Information on depression, anxiety, trauma, psychosis, and addiction disorders.
A 5-step action plan to help someone developing a mental health problem or in crisis.
Where to turn for help — professional, peer, and self-help resources.
Before you can know how to help, you need to know when to help. We call this mental health literacy—or a basic understanding of what different mental illnesses and addictions are, how they can affect a person’s daily life, and what helps individuals experiencing these challenges get well.
You learn about:
Depression and mood disorders
Substance Use disorders
MHFA teaches about recovery and resiliency—the belief that individuals experiencing these challenges can and do get better, and use their strengths to stay well.

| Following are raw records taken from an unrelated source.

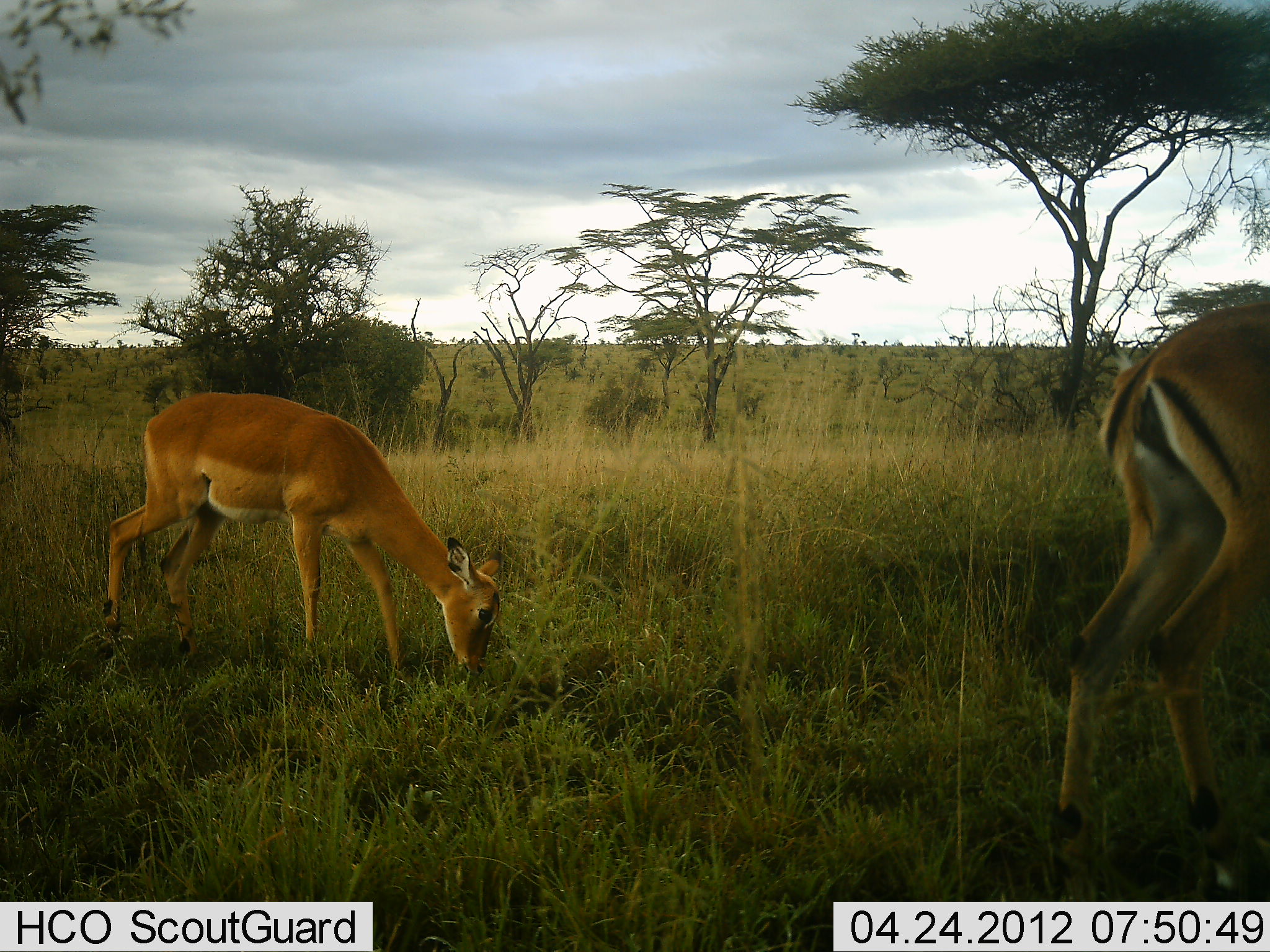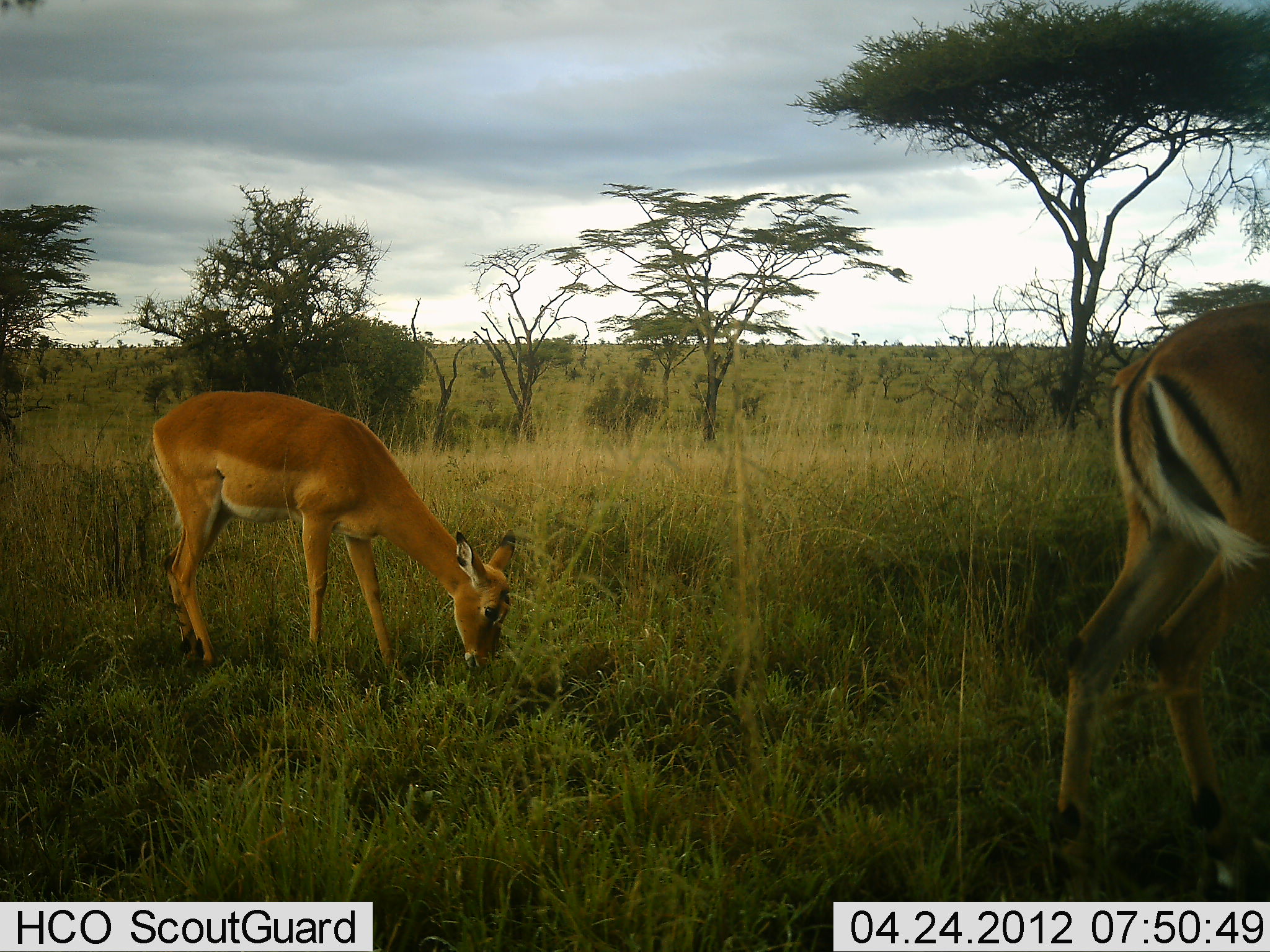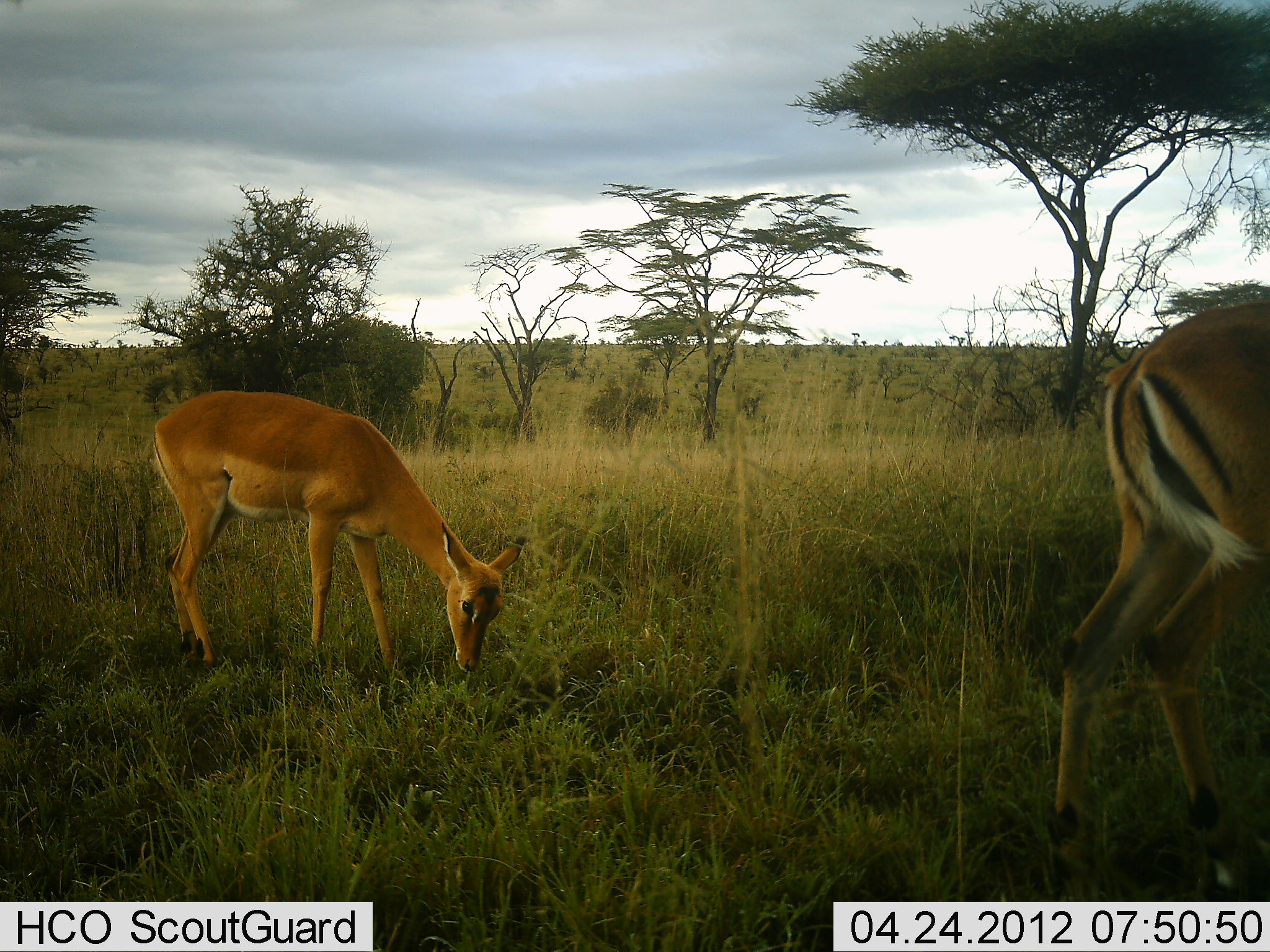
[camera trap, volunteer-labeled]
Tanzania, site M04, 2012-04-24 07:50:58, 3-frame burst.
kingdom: Animalia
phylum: Chordata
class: Mammalia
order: Artiodactyla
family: Bovidae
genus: Aepyceros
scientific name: Aepyceros melampus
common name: impala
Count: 2.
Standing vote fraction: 39%.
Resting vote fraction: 0%.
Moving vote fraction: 4%.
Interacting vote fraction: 0%.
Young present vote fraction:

The Mental Health First Aid Action Plan: A-L-G-E-E
Assess for risk of suicide or harm
Give reassurance and Information
Encourage appropriate professional help
Encourage self-help and other support strategies
When you take a course, you learn how to apply the MHFA action plan (A-L-G-E-E ) in a variety of situations, including when someone is experiencing:
•Suicidal thoughts or behaviors
•Acute psychosis (e.g., hallucinations or delusions)
•Overdose or withdrawal from alcohol or drug use
•Reaction to a traumatic event
This article was written by Antonia Correa, MA, outreach project specialist in the UNMC COPH Center for Reducing Health Disparities, and by Denise Britigan, MA, PhD, CHES, assistant professor in the UNMC COPH Department of Health Promotion, Social and Behavioral Health. Parts of this article are used, with permission, from the MFHA website.